##### Kutipan Sumber

Ilmu akan lebih dapat diterima (oleh khalayak) melalui orang yang
mengamalkannya ketimbang dari mereka yang me-miliki ketinggian pengetahuan dan
kecermatan kajiannya.
d)
Berlaku jujur dan
teliti dalam penukilan, sehingga mufassir tidak berbicara atau menulis kecuali
setelah menyelidiki apa yang diriwayatkannya.
e)
Kerendahan hati dan
kelembutan, karena kesombongan ilmiah merupakan dinding kokoh yang menghalangi
antara seorang alim dengan kemanfaatan ilmunya.
f)
Berjiwa mulia.
g)
Terus terang dalam
kebenaran, karena jihad paling utama adalah me-nyampaikan kalimat yang hak di
hadapan penguasa dhalim.
h)
Tingkah laku baik
yang dapat menjadikan mufassir berwibawa dan ter-hormat dalam semua
penampilannya secara umum, juga dalam cara duduk, berdiri dan berjalan, namun
sikap ini hendaknya tidak dipaksa-paksakan.
i)
Bersikap tenang dan
mantap. Mufassir hendaknya tidak tergesa-gesa dalam berbicara, tetapi hendaknya
ia berbicara dengan tenang, mantap dan jelas, kata demi kata.
j)
Mendahulukan orang
yang lebih utama daripada dirinya. Seorang mufassir hendaknya tidak gegabah
untuk menafsirkan di hadapan orang yang lebih pandai pada waktu mereka masih
hidup dan tidak pula merendahkan mereka sesudah mereka wafat.
k)
Mempersiapkan dan
menempuh langkah-langkah penafsiran secara baik, seperti memulai dengan
menyebutkan asbabun nuzul, arti kosa kata, me-nerangkan susunan kalimat,
menjelaskan segi-segi balaghah dan i'rab yang padanya bergantung penentuan
makna.[12]
5.
Syarat-syarat
penggunaan ta’wil
Sahnya ta’wil harus
memenuhi lima syarat, di antaranya:
a) Sesuai
dengan ilmu bahasa/kesustraan
b) Dapat
digunakan sesuai dengan pengertian bahasa
c) Sesuai
dengan ketentuan-ketentuan syara’ dan
istilah –istilah syara’ yang ada.
d) Menunjukkan
dalil (alasan tentang ta’wilnya itu).

##########
##### Entri yang Diberikan

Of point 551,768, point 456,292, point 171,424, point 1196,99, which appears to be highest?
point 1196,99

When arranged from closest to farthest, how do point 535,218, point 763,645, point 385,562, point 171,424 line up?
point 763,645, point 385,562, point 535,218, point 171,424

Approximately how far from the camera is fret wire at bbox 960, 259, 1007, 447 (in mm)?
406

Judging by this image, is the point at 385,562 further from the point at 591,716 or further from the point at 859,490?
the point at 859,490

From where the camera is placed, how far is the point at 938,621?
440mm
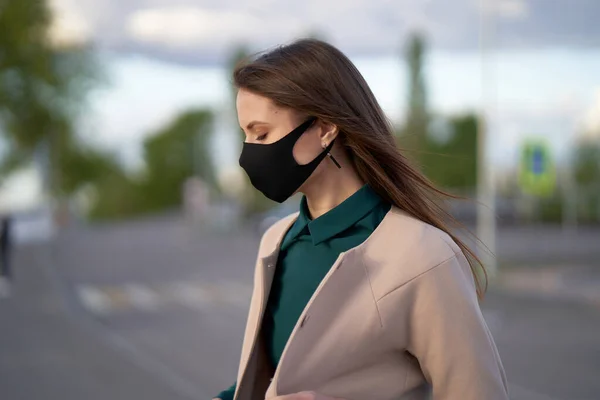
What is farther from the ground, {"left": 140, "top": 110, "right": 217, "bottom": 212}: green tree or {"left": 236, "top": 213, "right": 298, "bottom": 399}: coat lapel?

##########

• Petunjuk Tugas:
Teruskan teks tentang adab mufassir dan syarat ta’wil itu dari bagian terakhirnya.

• Jawaban Latihan:
6. Urgensi
Tafsir dan Ta’wil
Jika kita
perhatikan perintah Al-Quran yang memerintahkan kita untuk merenungkan
ayat-ayatnya dan kecamannya terhadap mereka yang sekadar mengikuti pendapat
atau tradisi lama tanpa suatu dasar, dan bila kita perhatikan pula bahwa
Al-Quran diturunkan untuk setiap manusia dan masyarakat kapan dan di mana pun,
maka dapat ditarik kesimpulan bahwa setiap manusia pada abad ke-20 serta
generasi berikutnya dituntut pula untuk memahami Al-Quran sebagaimana tuntutan
yang pernah ditujukan kepada masyarakat yang menyaksikan turunnya Al-Quran.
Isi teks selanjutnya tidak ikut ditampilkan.